Además, enfatiza, la transferencia de recursos por parte de la Federación carece de transparencia.
Señala la necesidad de reducir la tendencia al alza del gasto y por otra la urgencia de incrementar el ingreso.
El documento expone que del gasto neto total del gobierno federal, sólo 6 por ciento es susceptible de reasignación hacia otros programas, ya que el resto tiene carácter de irreductible o está sujeto a diversas disposiciones jurídico normativas.
"El gasto público se concentra en el ámbito federal, aun por encima de los promedios que muestran los países de la OCDE, pero menor a lo que ocurre en los países de América Latina", remarca.
En cuanto a los municipios, expone que muestran porcentajes de distribución del gasto total nacional, muy por debajo de lo que ocurre en los países de la OCDE, pero por encima de los países latinoamericanos.
Hace énfasis en que el grado de autonomía del gasto público de los ámbitos subnacionales debe crecer con su correspondiente reforma en la gestión del gasto público, que contemple mayor eficiencia y eficacia en su manejo.
Ello, agrega, a través de un enfoque de resultados, la implementación de mecanismos que transparenten su ejercicio y una mejora en la rendición de cuentas.
Pone en evidencia el escaso margen de maniobra que tienen los estados al presentar datos crecientes del gasto corriente, lo que limita su capacidad de respuesta.
Señala que existe toma de decisiones respecto a los incrementos salariales entre la Federación y el sindicato, sin intervención de las autoridades estatales, que tienen repercusiones directas en las finanzas estatales por las homologaciones que de dichos acuerdos deriva para el personal a cargo de los gobiernos locales.
En lo que se refiere a salud, "la Federación no transfiere íntegramente los recursos establecidos en el artículo 29 y 30 de la Ley de Coordinación Fiscal".
Agrega que se desconocen las bases de datos que utiliza la Secretaría de Salud federal para la realización de cálculos de distribución del Fondo de Aportaciones para los Servicios de Salud (FASSA).

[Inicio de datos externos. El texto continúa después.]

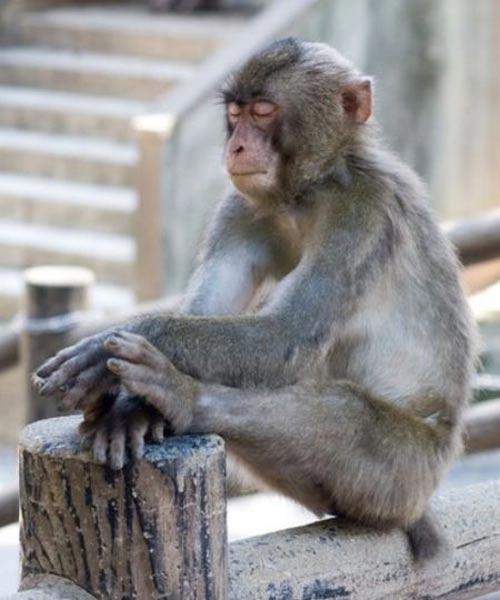 Monkey Resting.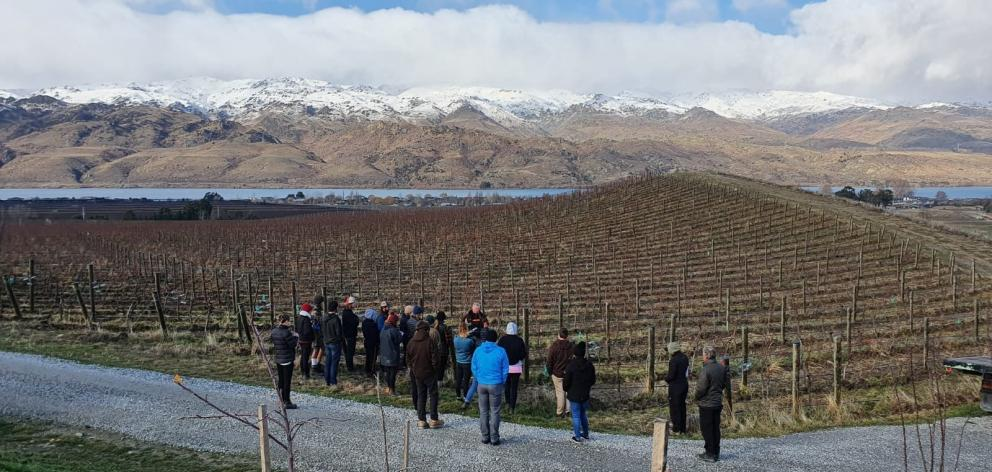 About 30 people attended the Central Otago Young Viticulturist of the Year educational day at...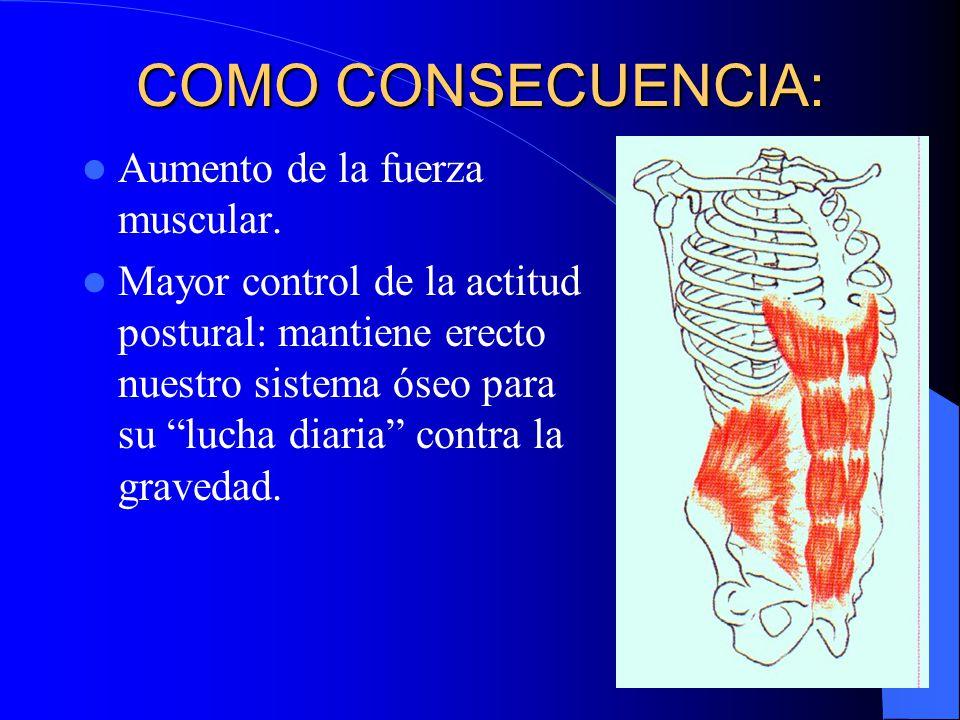 COMO CONSECUENCIA: Aumento de la fuerza muscular.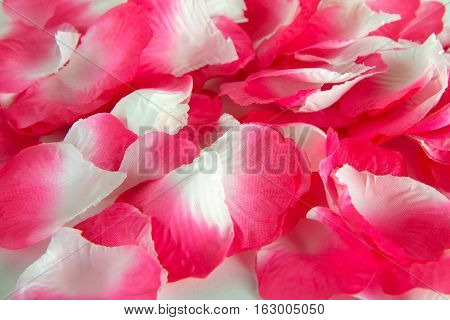 Artificial rose petals  on a white background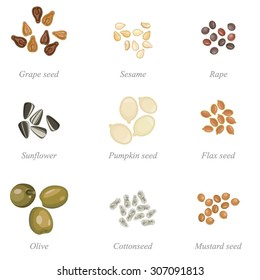 Icon set of oil seeds and oil fruits / Solid fill set of oil seeds and olives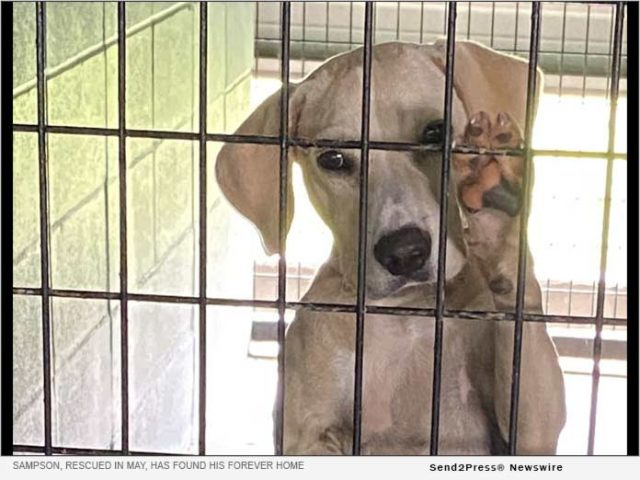 news:-mt.-pleasant-animal-shelter-partners-in-massive-pet-transport-from-el-paso-to-california,-new-jersey,-wisconsin- -citizenwire
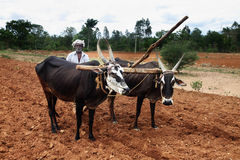 L'agricoltore ara i campi Fotografie Stock Libere da Diritti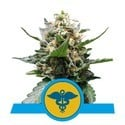 Royal Medic (Royal Queen Seeds) feminisiert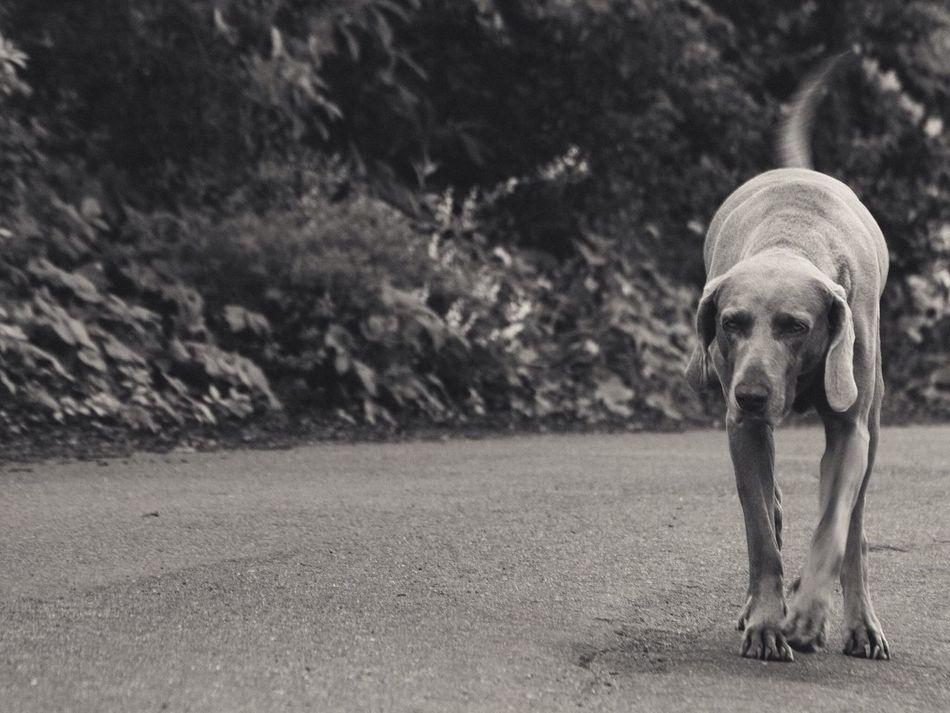 Beautiful stock photos of single, Animal, Away, Balanced, Best Friend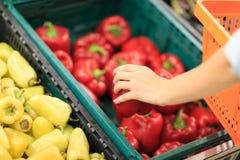 Αγορά φρούτων με τα διάφορα ζωηρόχρωμα φρέσκα φρούτα και λαχανικά φρέσκια ελιά πετρελαίου κουζινών τροφίμων έννοιας αρχιμαγείρων  Στοκ Εικόνες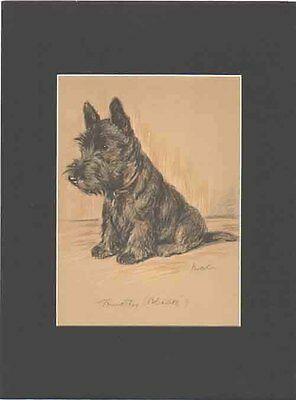 Scottish Terrier Dog CUTE 1940 Print by Lucy Dawson 9X12 Matted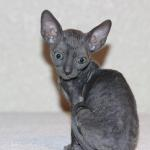 """Finnick"" - Solid blue kitten #1 at 10 weeks old. Reserved for the Williams family."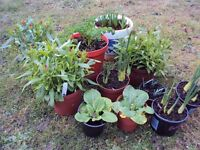 PLANTS, VARIETY OF PLANTS FROM 50P EACH, PRIMROSES, SNOWDROPS, DIANTHUS, MINI DAFFS ETC
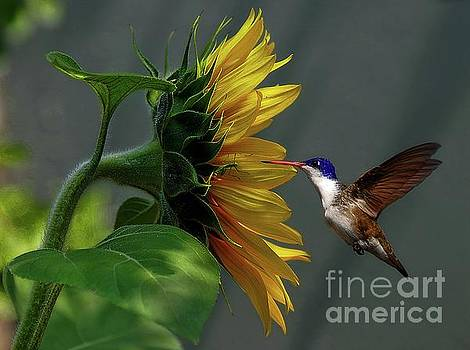 Nectar With Insect by John Kolenberg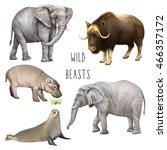 illustration of large wild... | Shutterstock . vector #466357172
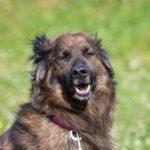 Гарри собака из приюта Зов Предков zovpredkov.ru фото 1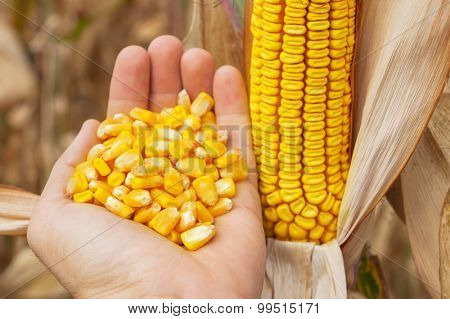 maize corn in hand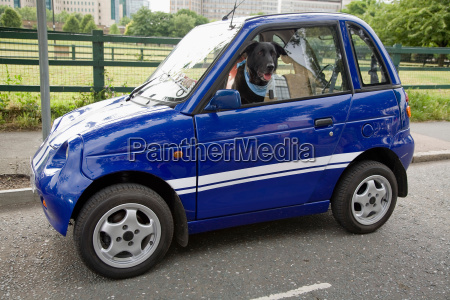 dog panting in electric car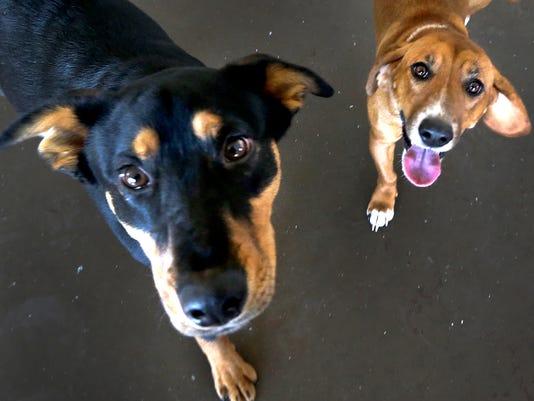 635896744792023394-3-Puppy-bowl-Dogs.jpg
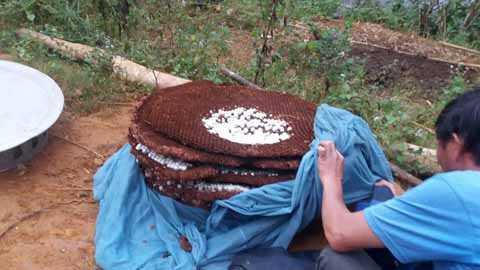 Bất chấp nguy hiểm, nhiều người dân vào rừng tìm tổ ong đất về nuôi để kiếm thêm thu nhập. Ảnh: Minh Châu.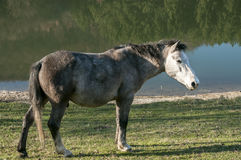 Young mountain packhorse. Grazing on meadow grass on sunny late autumn day Stock Photography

Al tocar el tema educativo, la comisión técnica concluye que el sistema de distribución de los recursos destinados a educación representa un problema de iniquidad entre las entidades federativas, ya que el gobierno federal otorga menos recursos proporcionalmente a los estados que ya tenían un sistema educativo estatal.
Enfatiza que es necesario delimitar las competencias de los ámbitos federal y municipal.